Directions for this task: Pick up the summary below about long-term lenalidomide and dexamethasone treatment in multiple myeloma and keep writing it from its last sentence.

Source extract Start Marker

Background. Lenalidomide is an oral IMiD®, immunomodulatory compound, approved for use in combination with dexamethasone (Len/Dex) in patients with RRMM who have received one prior therapy. Len/Dex is indicated until evidence of disease progression at the best-tolerated dose of both Len and Dex (Dimopoulos et al. Leukemia 2011). However, the tolerability profile of long term exposure to Len/Dex is not well described, and evidence that long term exposure to Len/Dex would improve on the response rate and survival has yet to be determined.

We sought to determine the efficacy and safety profile of long term exposure to Len/Dex in RRMM pts in a multicentre study.

Method. We retrospectively reviewed the medical records of 50 RRMM pts treated with Len/Dex and remaining on Len for ≥2 years with a special focus on pts receiving Len for ≥3 years. All pts included had complete follow up records.

Source extract End Marker
Material provided Start Marker

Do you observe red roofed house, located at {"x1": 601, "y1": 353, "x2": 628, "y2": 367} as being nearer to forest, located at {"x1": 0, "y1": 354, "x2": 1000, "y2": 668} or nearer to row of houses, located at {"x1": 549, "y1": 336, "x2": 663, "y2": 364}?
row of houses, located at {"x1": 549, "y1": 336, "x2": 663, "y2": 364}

Material provided End Marker
Material provided Start Marker

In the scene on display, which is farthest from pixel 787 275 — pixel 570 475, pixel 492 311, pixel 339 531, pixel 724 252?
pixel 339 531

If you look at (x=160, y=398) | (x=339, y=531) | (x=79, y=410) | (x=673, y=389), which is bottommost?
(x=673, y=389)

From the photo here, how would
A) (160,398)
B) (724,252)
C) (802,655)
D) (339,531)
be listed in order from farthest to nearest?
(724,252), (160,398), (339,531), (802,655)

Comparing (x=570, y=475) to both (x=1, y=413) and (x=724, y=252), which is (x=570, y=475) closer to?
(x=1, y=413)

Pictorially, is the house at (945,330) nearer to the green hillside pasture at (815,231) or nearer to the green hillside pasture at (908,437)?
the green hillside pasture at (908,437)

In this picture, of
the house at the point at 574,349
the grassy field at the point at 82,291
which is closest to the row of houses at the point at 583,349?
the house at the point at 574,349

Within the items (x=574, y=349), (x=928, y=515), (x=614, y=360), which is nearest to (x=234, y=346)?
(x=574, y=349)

Material provided End Marker

Exercise response:
Results. The median (range min-max) age was 58 years (39-79) with 30% (n=15) > 65 years (elderly MM), the sex ratio M/F was 1.2, 49% (n=24) ISS 2 and 3, 12% (n=6)  severe renal insufficiency (CrCl < 30mL/min), and 8% (n=4) adverse FISH [del17p and/or t(4 ;14)]. Overall, 25 pts (50%) had Len/Dex at first relapse, 19 pts (38%) at second relapse and 6 (9%) pts in subsequent relapses. Len/Dex was given at first relapse in 10 (66%) elderly patients. The median time from diagnosis to starting Len/Dex was 4.5 years (1-16) for overall cohort and 3 years (1-8) for elderly patients (p=0.05). 28 pts (56%) received Len/Dex for ≥3 years. The median duration on Len/Dex was 3 (2-7) years for the overall cohort, and was 4 (3;7) years for patients exposed to Len ≥3 years. Treatment duration was similar across age categories and across number of previous relapses. With a median follow up of 4 years, 19 patients had stopped Len/Dex.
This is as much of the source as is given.